» **Challenge a**: Write down the whole text on fitting a Weibull distribution to data, reproducing it character for character.

8. Fitting a Weibull Distribution to Data
8.1 Simulate Data
set.seed(123)
true_k <- 2.5
true_lam <- 4.0
failure_times <- rweibull(n = 200, shape = true_k, scale = true_lam)
summary(failure_times)
## Min. 1st Qu. Median Mean 3rd Qu. Max.
## 0.508 2.504 3.526 3.484 4.445 8.897
8.2 MLE Estimation with MASS::fitdistr
library(MASS)
fit <- fitdistr(failure_times, densfun = "weibull")
print(fit)
## shape scale
## 2.6844687 3.9167731
## (0.1464182) (0.1085882)
cat("\nTrue parameters: k =", true_k, " λ =", true_lam, "\n")
##
## True parameters: k = 2.5 λ = 4
cat("Estimated: k =", round(fit$estimate["shape"], 3),
" λ =", round(fit$estimate["scale"], 3), "\n")
## Estimated: k = 2.684 λ = 3.917
8.3 Goodness-of-Fit: Density Overlay
k_hat <- fit$estimate["shape"]
lam_hat <- fit$estimate["scale"]
ggplot(data.frame(x = failure_times), aes(x = x)) +
geom_histogram(aes(y = after_stat(density)), bins = 25,
fill = "#4E9AF1", color = "white", alpha = 0.7) +
stat_function(fun = dweibull, args = list(shape = k_hat, scale = lam_hat),
color = "#E63946", linewidth = 1.3, linetype = "solid") +
stat_function(fun = dweibull, args = list(shape = true_k, scale = true_lam),
color = "#2A9D8F", linewidth = 1.1, linetype = "dashed") +
labs(
title = "Fitted Weibull vs True Distribution",
subtitle = "Red = fitted MLE | Green dashed = true distribution",
x = "Failure Time",
y = "Density"

» **Data listing**:
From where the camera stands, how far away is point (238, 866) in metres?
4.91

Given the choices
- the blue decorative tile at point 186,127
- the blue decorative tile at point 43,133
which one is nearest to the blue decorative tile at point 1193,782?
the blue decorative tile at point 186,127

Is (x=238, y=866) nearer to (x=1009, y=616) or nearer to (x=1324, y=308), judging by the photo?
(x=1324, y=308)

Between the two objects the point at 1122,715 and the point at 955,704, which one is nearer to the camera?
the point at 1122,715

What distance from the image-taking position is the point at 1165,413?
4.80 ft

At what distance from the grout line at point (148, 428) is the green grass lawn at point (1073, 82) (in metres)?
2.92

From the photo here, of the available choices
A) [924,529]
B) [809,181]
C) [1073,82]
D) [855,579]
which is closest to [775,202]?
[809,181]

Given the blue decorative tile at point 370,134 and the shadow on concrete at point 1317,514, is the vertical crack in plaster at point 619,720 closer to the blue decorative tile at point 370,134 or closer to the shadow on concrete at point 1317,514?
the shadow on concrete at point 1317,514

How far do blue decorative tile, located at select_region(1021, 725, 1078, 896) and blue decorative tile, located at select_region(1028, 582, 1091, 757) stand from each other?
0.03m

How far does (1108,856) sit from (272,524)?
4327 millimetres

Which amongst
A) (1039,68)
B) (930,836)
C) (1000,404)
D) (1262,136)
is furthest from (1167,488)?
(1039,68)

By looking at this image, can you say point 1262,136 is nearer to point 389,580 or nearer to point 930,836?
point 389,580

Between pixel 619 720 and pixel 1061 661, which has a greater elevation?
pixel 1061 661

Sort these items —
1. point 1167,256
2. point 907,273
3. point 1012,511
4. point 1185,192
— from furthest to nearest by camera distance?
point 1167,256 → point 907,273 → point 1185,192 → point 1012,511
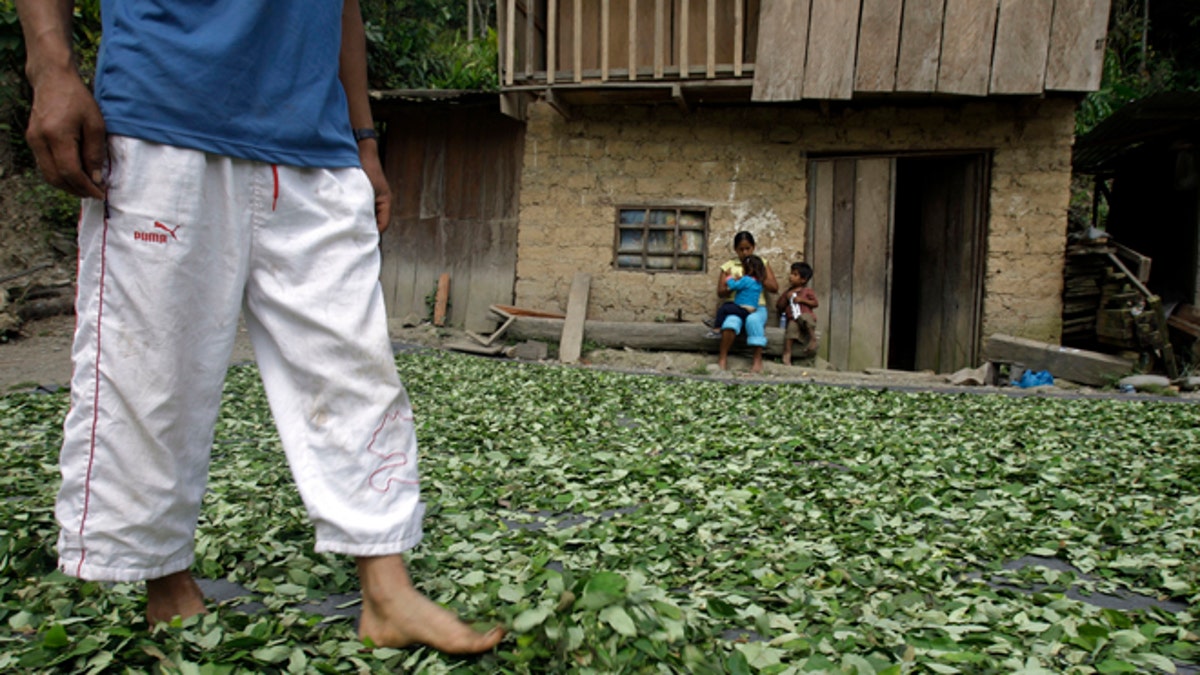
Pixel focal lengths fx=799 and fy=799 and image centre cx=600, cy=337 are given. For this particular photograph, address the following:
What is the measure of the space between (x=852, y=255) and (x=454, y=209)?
4556 millimetres

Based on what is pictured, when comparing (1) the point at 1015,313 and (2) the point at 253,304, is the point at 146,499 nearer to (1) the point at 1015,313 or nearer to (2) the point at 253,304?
(2) the point at 253,304

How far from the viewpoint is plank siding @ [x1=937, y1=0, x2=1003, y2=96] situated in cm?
736

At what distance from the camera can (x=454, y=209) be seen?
373 inches

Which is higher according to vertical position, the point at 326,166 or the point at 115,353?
the point at 326,166

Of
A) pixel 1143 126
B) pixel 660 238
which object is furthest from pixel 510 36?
pixel 1143 126

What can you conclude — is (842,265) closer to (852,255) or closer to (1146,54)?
(852,255)

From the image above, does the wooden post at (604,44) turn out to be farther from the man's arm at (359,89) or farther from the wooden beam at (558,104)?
the man's arm at (359,89)

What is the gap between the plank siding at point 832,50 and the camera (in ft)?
24.7

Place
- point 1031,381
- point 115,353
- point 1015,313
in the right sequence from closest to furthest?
point 115,353
point 1031,381
point 1015,313

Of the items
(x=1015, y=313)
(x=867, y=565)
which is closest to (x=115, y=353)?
(x=867, y=565)

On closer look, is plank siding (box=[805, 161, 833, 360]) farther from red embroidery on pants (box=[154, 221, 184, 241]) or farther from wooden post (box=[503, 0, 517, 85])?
red embroidery on pants (box=[154, 221, 184, 241])

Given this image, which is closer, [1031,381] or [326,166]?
[326,166]

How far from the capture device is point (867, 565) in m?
2.12

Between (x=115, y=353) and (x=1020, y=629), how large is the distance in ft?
6.21
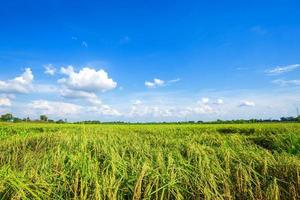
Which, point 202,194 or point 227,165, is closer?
point 202,194

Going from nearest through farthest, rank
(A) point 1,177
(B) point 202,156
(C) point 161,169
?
(A) point 1,177
(C) point 161,169
(B) point 202,156

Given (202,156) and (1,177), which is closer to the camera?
(1,177)

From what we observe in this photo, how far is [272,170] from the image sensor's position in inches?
161

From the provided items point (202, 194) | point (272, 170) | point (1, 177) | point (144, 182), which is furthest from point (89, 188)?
point (272, 170)

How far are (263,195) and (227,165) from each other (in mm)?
722

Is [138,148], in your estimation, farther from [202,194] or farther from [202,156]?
[202,194]

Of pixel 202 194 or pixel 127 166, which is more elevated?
pixel 127 166

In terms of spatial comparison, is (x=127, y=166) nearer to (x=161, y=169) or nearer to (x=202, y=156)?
(x=161, y=169)

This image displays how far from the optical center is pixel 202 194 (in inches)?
135

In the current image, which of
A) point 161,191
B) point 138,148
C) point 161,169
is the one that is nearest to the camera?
point 161,191

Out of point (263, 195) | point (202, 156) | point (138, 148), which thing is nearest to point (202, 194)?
point (263, 195)

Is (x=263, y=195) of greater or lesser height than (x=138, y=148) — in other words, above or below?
below

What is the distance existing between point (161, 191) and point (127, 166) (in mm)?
942

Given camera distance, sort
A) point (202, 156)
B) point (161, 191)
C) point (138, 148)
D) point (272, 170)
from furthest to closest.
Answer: point (138, 148) → point (202, 156) → point (272, 170) → point (161, 191)
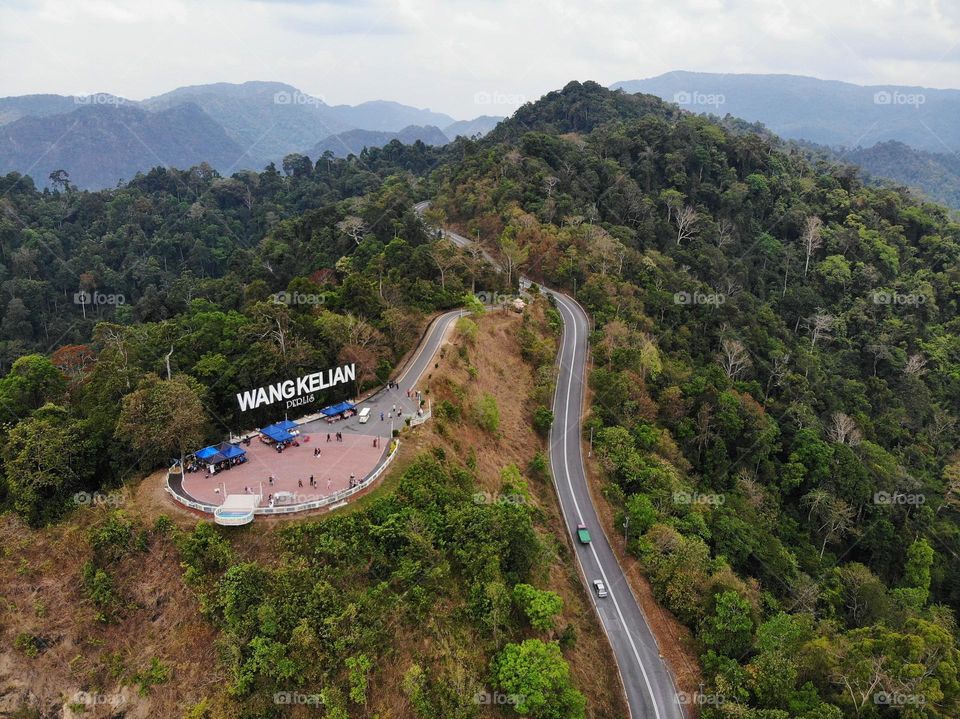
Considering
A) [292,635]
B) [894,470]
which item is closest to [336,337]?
[292,635]

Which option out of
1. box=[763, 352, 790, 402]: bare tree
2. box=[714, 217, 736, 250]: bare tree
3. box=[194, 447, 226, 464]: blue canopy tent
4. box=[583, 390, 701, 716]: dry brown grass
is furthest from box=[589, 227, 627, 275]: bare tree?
box=[194, 447, 226, 464]: blue canopy tent

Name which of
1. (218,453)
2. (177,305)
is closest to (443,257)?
(177,305)

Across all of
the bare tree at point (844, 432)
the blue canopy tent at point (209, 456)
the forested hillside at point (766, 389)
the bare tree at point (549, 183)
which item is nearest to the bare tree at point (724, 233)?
the forested hillside at point (766, 389)

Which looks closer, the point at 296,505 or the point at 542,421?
the point at 296,505

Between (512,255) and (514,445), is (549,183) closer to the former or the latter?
(512,255)

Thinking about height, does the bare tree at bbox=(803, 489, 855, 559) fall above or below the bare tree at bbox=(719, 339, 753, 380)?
below

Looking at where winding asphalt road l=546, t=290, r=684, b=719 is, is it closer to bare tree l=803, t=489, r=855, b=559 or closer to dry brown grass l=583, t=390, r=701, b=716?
dry brown grass l=583, t=390, r=701, b=716

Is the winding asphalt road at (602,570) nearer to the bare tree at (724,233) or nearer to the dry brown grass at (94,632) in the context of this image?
the dry brown grass at (94,632)
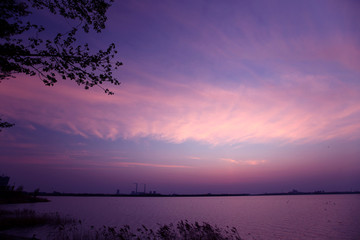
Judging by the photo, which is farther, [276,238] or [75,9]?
[276,238]

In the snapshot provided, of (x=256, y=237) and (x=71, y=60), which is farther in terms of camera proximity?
(x=256, y=237)

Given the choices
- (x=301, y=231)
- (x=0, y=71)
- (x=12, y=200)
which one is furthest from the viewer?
(x=12, y=200)

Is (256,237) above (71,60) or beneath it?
beneath

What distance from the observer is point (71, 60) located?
968 cm

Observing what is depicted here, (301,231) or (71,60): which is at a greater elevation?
(71,60)

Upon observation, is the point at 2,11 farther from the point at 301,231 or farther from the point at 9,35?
the point at 301,231

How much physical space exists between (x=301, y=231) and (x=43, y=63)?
1782 inches

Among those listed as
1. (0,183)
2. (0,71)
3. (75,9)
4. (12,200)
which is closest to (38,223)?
(0,71)

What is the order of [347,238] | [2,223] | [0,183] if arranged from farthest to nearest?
1. [0,183]
2. [347,238]
3. [2,223]

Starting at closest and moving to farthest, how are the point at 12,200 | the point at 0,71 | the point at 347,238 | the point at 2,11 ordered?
1. the point at 2,11
2. the point at 0,71
3. the point at 347,238
4. the point at 12,200

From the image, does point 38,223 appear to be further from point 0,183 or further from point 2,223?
point 0,183

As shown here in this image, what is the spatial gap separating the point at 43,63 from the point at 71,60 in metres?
1.46

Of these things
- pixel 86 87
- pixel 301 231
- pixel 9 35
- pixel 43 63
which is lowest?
pixel 301 231

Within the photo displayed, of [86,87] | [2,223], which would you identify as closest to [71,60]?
[86,87]
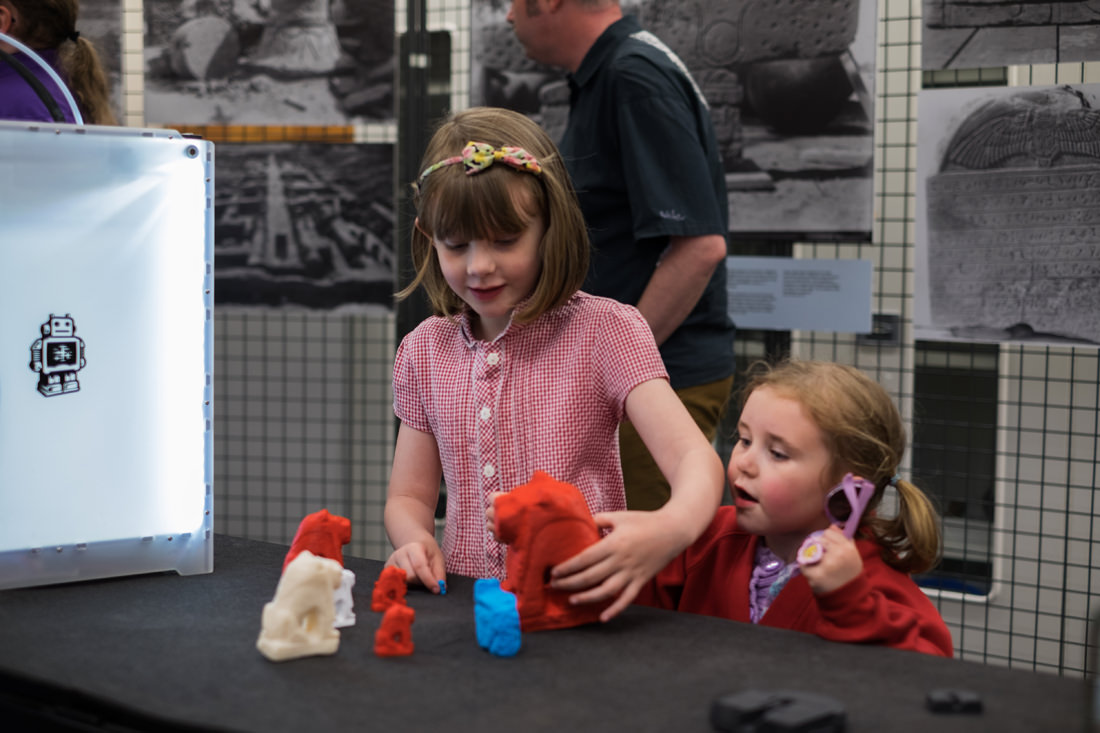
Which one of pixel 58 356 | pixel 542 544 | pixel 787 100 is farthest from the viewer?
pixel 787 100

» **Challenge b**: Pick out and copy every line of the records above that contains the word "located", where case counts.

» **Correct response a**:
8. Fitting a Weibull Distribution to Data
8.1 Simulate Data
set.seed(123)
true_k <- 2.5
true_lam <- 4.0
failure_times <- rweibull(n = 200, shape = true_k, scale = true_lam)
summary(failure_times)
## Min. 1st Qu. Median Mean 3rd Qu. Max.
## 0.508 2.504 3.526 3.484 4.445 8.897
8.2 MLE Estimation with MASS::fitdistr
library(MASS)
fit <- fitdistr(failure_times, densfun = "weibull")
print(fit)
## shape scale
## 2.6844687 3.9167731
## (0.1464182) (0.1085882)
cat("\nTrue parameters: k =", true_k, " λ =", true_lam, "\n")
##
## True parameters: k = 2.5 λ = 4
cat("Estimated: k =", round(fit$estimate["shape"], 3),
" λ =", round(fit$estimate["scale"], 3), "\n")
## Estimated: k = 2.684 λ = 3.917
8.3 Goodness-of-Fit: Density Overlay
k_hat <- fit$estimate["shape"]
lam_hat <- fit$estimate["scale"]
ggplot(data.frame(x = failure_times), aes(x = x)) +
geom_histogram(aes(y = after_stat(density)), bins = 25,
fill = "#4E9AF1", color = "white", alpha = 0.7) +
stat_function(fun = dweibull, args = list(shape = k_hat, scale = lam_hat),
color = "#E63946", linewidth = 1.3, linetype = "solid") +
stat_function(fun = dweibull, args = list(shape = true_k, scale = true_lam),
color = "#2A9D8F", linewidth = 1.1, linetype = "dashed") +
labs(
title = "Fitted Weibull vs True Distribution",
subtitle = "Red = fitted MLE | Green dashed = true distribution",
x = "Failure Time",
y = "Density"

» **Correct response b**:
How far do blue decorative tile, located at select_region(1021, 725, 1078, 896) and blue decorative tile, located at select_region(1028, 582, 1091, 757) stand from each other?
What distance from the observer is point (71, 60) located?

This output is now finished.